- **ASSIGNMENT A**
In the discussion thread on learning new tech, translate this sentence into Spanish: "I'm 50 and don't feel as though the sun has set on my usefulness yet."
- **ASSIGNMENT B**
In the discussion thread on learning new tech, what does the 55-year-old commenter plan to do after retiring?

- **DOCUMENT SEGMENT**
★ ★ ★ ★ ★
Keep learning new tech. I would expect major retraining to be required much more often than even 10 or 20 years ago. Personally, I am a big fan of Coursera and eDX online courses, but any form of study is good.

Someone from HN just emailed me about this HN thread, and I will make the same comment to you as I did in an e-mail: “”” Every morning first thing, I spend a minute or two thinking of everything that I am grateful for, and having a useful job is on my gratitude list.

If I don’t do this, then sometimes I find it more difficult to be motivated at my remote job.”””

A feeling of gratitude gives me energy to keep learning and maintain curiousity.


I agree. I'm 50 and don't feel as though the sun has set on my usefulness yet. I'm definitely experiencing more demand than ever.

My personal philosophy is similar and I very much love the work I do.

1. My role is to help the team.

2. Stay humble. There is always a better way to do something and we're very lucky to be in our position.

3. Practice not talking. Let others have the experience of figuring it out for themselves. Interject if you can help get them unstuck.

4. Always be learning.


I'm 55. I'm tired of learning. I've been learning for 30+ years of professional software work, and none of it applies to any new jobs I might want to seek (I'm talking about specific languages, platforms, buzzwords, etc.)

The pace of change is faster than the average person can keep up with and still be competent.

I can see that by the time I retire, the knowledge I have spent my adult life acquiring will be useless historical trivia. It's depressing. My plan when I retire is to have nothing whatsoever to do with software. It can't come soon enough.


> The pace of change is faster than the average person can keep up with and still be competent.

The pace of change is faster than the average person can keep up with each change, but because more and more new technologies and niches are being created, there are more and more opportunities to be competent in a certain niche.

It's also so much about your mindset. Seeing the difference in positive and negative mindset between you and the comment root is eye opening. When you think everything is "useless historical trivia" and is "depressing", of course anything you try to learn will be useless, tiring and depressing.
★ ★ ★ ★ ★
- **GIVEN ENTRIES**
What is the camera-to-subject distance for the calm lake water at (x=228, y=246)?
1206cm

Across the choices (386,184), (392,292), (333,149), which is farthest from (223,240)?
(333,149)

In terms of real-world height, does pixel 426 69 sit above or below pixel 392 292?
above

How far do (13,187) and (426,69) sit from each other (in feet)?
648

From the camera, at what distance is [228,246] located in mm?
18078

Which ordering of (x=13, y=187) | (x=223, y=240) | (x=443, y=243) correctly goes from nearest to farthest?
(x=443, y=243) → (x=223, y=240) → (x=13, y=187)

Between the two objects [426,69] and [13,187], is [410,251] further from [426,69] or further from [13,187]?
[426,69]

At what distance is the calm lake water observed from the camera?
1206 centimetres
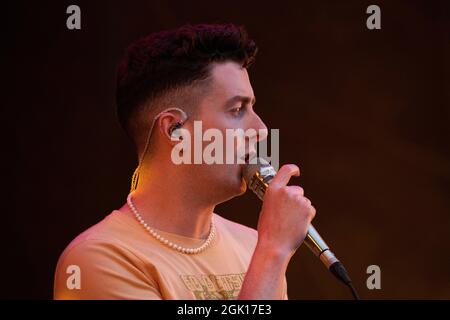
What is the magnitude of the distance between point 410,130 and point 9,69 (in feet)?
4.46

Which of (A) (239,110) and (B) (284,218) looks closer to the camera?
(B) (284,218)

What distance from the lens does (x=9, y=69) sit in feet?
6.75

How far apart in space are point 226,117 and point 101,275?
18.2 inches

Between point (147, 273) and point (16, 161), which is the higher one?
point (16, 161)

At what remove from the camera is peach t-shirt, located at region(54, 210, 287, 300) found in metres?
1.50

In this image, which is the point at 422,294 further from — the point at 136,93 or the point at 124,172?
the point at 136,93

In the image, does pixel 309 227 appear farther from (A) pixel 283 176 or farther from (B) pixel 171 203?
(B) pixel 171 203

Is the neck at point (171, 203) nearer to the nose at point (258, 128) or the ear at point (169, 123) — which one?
Result: the ear at point (169, 123)

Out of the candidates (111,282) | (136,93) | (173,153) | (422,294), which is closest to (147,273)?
(111,282)

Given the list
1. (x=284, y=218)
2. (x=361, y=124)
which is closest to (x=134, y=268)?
(x=284, y=218)

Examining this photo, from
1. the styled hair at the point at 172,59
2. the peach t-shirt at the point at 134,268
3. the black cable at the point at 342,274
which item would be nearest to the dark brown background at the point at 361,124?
the styled hair at the point at 172,59

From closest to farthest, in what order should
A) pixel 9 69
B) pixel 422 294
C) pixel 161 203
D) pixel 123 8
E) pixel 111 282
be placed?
1. pixel 111 282
2. pixel 161 203
3. pixel 9 69
4. pixel 123 8
5. pixel 422 294

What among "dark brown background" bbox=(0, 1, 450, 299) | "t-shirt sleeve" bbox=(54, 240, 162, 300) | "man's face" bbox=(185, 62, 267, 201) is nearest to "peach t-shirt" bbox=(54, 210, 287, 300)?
"t-shirt sleeve" bbox=(54, 240, 162, 300)

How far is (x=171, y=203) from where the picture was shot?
1.67m
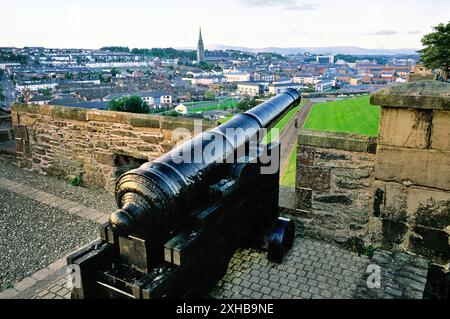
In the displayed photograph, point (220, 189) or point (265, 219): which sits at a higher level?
point (220, 189)

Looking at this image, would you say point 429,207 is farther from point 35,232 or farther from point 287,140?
point 287,140

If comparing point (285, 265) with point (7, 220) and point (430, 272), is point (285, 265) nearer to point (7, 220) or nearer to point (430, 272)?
point (430, 272)

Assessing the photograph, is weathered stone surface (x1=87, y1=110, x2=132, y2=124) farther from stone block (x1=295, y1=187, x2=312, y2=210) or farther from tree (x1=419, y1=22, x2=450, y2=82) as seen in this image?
tree (x1=419, y1=22, x2=450, y2=82)

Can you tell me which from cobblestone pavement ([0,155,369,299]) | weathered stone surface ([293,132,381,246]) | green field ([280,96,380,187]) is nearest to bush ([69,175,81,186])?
cobblestone pavement ([0,155,369,299])

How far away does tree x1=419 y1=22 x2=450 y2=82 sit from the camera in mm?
41159

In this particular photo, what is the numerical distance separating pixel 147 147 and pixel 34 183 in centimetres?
223

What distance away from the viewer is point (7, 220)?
511 cm

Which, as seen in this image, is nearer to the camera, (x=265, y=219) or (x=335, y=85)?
(x=265, y=219)

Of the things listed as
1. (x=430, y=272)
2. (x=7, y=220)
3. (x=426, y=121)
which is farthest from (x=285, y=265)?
(x=7, y=220)

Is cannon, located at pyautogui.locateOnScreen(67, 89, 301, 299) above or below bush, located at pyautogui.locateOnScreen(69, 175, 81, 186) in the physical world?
above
★ ★ ★ ★ ★
- **TASK ANSWER A**
Tengo 50 años y no siento que el sol se haya puesto todavía sobre mi utilidad.

- **TASK ANSWER B**
To have nothing whatsoever to do with software.